[Passage shown]
* * *
# Nicholson 345



## yoda (Jul 31, 2013)

Hi,

I am the owner of one of the 26 Nicholson 345's built in 79/80 and I am trying to find out where the other 25 have gone. I have now contacted 4 other owners but am keen to find the remaining owners. If you know where any are please do let me know so I can try and contact the owner. Many Thanks.

Neil


----------



## copacabana (Oct 1, 2007)

Neil, they made quite few of these boats in Brazil under the name "Fast 345" by Fast Yachts. I believe a team from Nicholson came to set up the tooling and they were built to the same high standards. They still have a cult following here and are commonly used today for club racing and cruising. One of the Brazilian ones circumnavigated without any problems. Sailnet moderator Faster (Ron) has one of the Brazilian ones. If you are looking for info on the ones made in Brazil as well, he would be a good person to contact. 

Cheers and welcome to Sailnet!


----------



## tdw (Oct 2, 2006)

copacabana said:


> Neil, they made quite few of these boats in Brazil under the name "Fast 345" by Fast Yachts. I believe a team from Nicholson came to set up the tooling and they were built to the same high standards. They still have a cult following here and are commonly used today for club racing and cruising. One of the Brazilian ones circumnavigated without any problems. Sailnet moderator Faster (Ron) has one of the Brazilian ones. If you are looking for info on the ones made in Brazil as well, he would be a good person to contact.
> 
> Cheers and welcome to Sailnet!


Fast is off cruising at the moment. He's due back in a few weeks.


----------



## saibot (Aug 18, 2013)

Hi Neil,

We own a 345 hull nr. 01. We are currently refitting her. She is located in Lyme Regis. Let me know if you find out more about the other owners.

cheers, Tobias


----------



## jppp (Jul 13, 2008)
* * *
[Questions on the material]
A) Please reproduce the Nicholson 345 thread word for word, everything from "I am the owner" down to "owner. Many Thanks.".
B) Answer these questions from the Nicholson 345 thread:
(i) How many Nicholson 345s does the opening post say were built in 79/80?
(ii) Under what name were these boats made in Brazil?
(iii) Where is hull nr. 01 located?
C) Summarize the Nicholson 345 thread in three sentences.

[Recorded data]
* * *
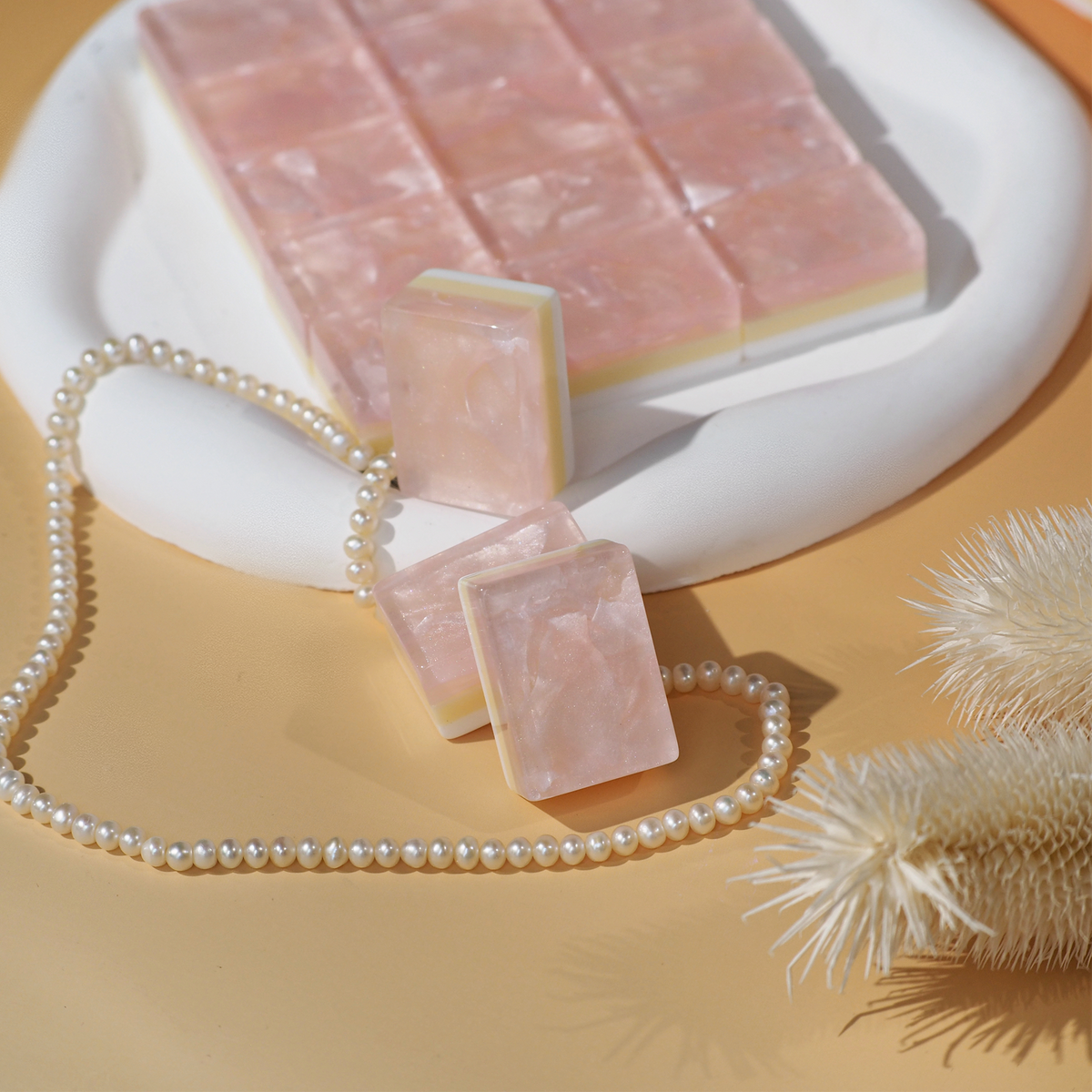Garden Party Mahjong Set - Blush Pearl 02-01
* * *
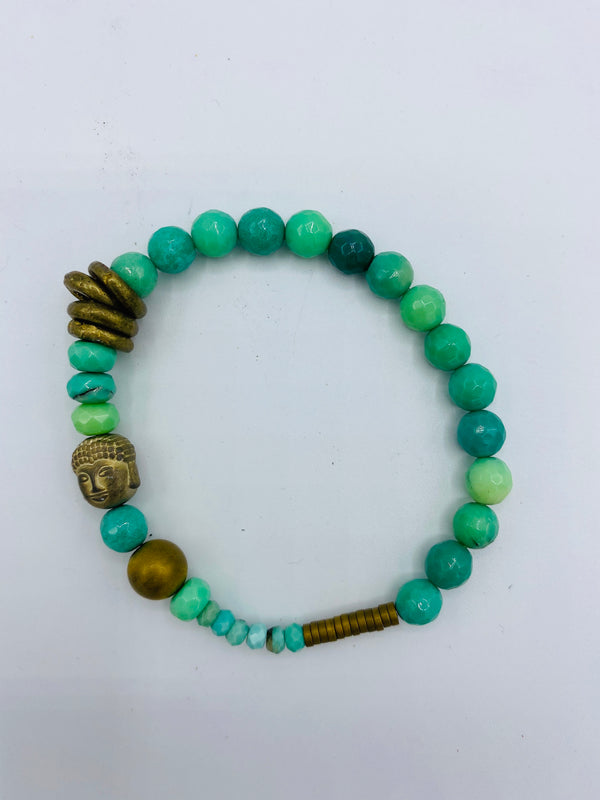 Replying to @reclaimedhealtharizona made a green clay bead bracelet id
* * *
[Results by task]
A)
I am the owner of one of the 26 Nicholson 345's built in 79/80 and I am trying to find out where the other 25 have gone. I have now contacted 4 other owners but am keen to find the remaining owners. If you know where any are please do let me know so I can try and contact the owner. Many Thanks.

B)
(i) 26
(ii) "Fast 345", by Fast Yachts
(iii) Lyme Regis

C) Neil owns one of the 26 Nicholson 345s built in 79/80 and has contacted 4 other owners, and he is trying to find the remaining ones. One reply notes that quite a few of these boats were made in Brazil as the "Fast 345" by Fast Yachts, and that Sailnet moderator Faster (Ron) owns one, though another reply adds that he is off cruising for a few weeks. Tobias writes that he owns hull nr. 01, which is being refitted in Lyme Regis.